Typefaces collection

How did you get involved with typeface design? What led you to this practise?
I fell into typography when I was already grown up, having finished some training in the field of science, a little by accident, by love... I studied in the typeface creation studio in the Estienne school, run by Franck Jalleau and Michel Derre among others.

What influences you? Are there typeface designers whose work you appreciate in particular?
I like to take characters that have been drawn or designed by non-specialists as a source of inspiration. I pay particular attention to vernacular typographic signs that we all come across daily but don't really take in on any conscious level. They are often awkward, but can sometimes display real ingenuity.
Gerard Unger's characters were a real revelation for me when I began. With the Swift I discovered a design driven by an approach that allowed one to achieve radical characters, rid of any useless frills. With his other characters, I realised that history and contemporary creation could go hand in hand

In your opinion, what is the point of creating a new typeface when so many already exist?
I'll answer your question with one of my own! What is the point of a designer creating another model of chair? It will have a seat, four legs and a back like every other chair before it, and yet it is hard for you to imagine having four chairs in your dining room that clash with the rest of your home.
It is exactly the same thing when it comes to typeface design. Sometimes you feel the need for a specific character that is perfectly adapted to your needs or desires! So you design and draw it!

Is it really possible to create something new in the field of type design?
I never think in those terms when I draw and design a character. I draw the character that I need in my role as a Graphic Designer. Then, I imagine that if I find it suitable (because I always use my typefaces before making them commercially available), it could also be of interest to other designers.

How do you begin work on a new typeface? Do you have a particular process?
That depends. Sometimes I start work on a new typeface because I need it for a specific project. Its design is then driven by the use that will be made of it. I work constantly until I can make the first tests and then verify the result. I rework the design until I obtain a result that satisfies me. At other times, I feel the need to start a new project having discovered a typographic sign that inspires me and gives me a glimpse of a potentially interesting character.
At that moment, I draw my first signs. I look for a logic of forms and I am attentive to each sign. I often need time to do this and come back to the work at different moments. So, with that in mind, I am usually working on a number of characters at the same time. Sometimes I give up. However, once I am convinced by my design of the letter a, nothing can stop me!

What is your relationship with the history of typography?

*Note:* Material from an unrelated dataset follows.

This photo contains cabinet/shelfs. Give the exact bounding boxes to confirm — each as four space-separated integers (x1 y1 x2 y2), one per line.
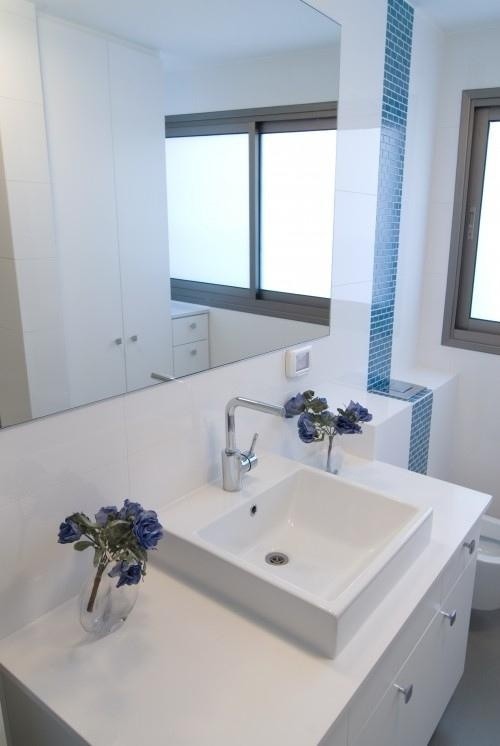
171 299 213 380
322 512 480 746
0 1 176 423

What is your relationship with technology?
History and technology are inseparable. Though the creation of a digital typeface is currently quite a technical endeavour, typeface design can not be done without a careful look at earlier forms. Typeface design is far from being the simple result of a technical process. It must be inspired!

Why have you chosen to distribute your characters and typefaces with 205TF?
Because I absolutely believe in the efficiency of a stringent distribution and prefer that my typefaces be part of a thoughtful selection rather than finding themselves lost among thousands of other typefaces.

Do you think that typography can save the world?
If we consider that typography is people speaking, exchanging and working together, then yes I dream that it can at the very least make the world a better place.

You teach at l'école des Beaux-Arts de Lyon. Why does this role of transmission seem important to you?
The apprenticeship of type design has brought me a lot in terms of my practise as a designer. I like the idea that the time dedicated to teaching can help students in their future practise by giving them a greater visual acuity with regard to the forms that they are handling. Also, teaching, allows one to move away from the commission/ project rhythm, and to step back from a pace that can sometimes be alienating, while discovering emerging personalities and universes in the process of becoming, and by helping them to structure their projects.

What type design project are you currently working on?
I really like long projects! So I have been working with the Plaak typeface, adding lower case letters to it. With its 24 styles I have my work cut out for me! I am also continuing my thinking on the numerous family of Maax. After the Maax, Maax Mono and Maax Rounded, soon the Maax Raw, a raw lineal in three styles.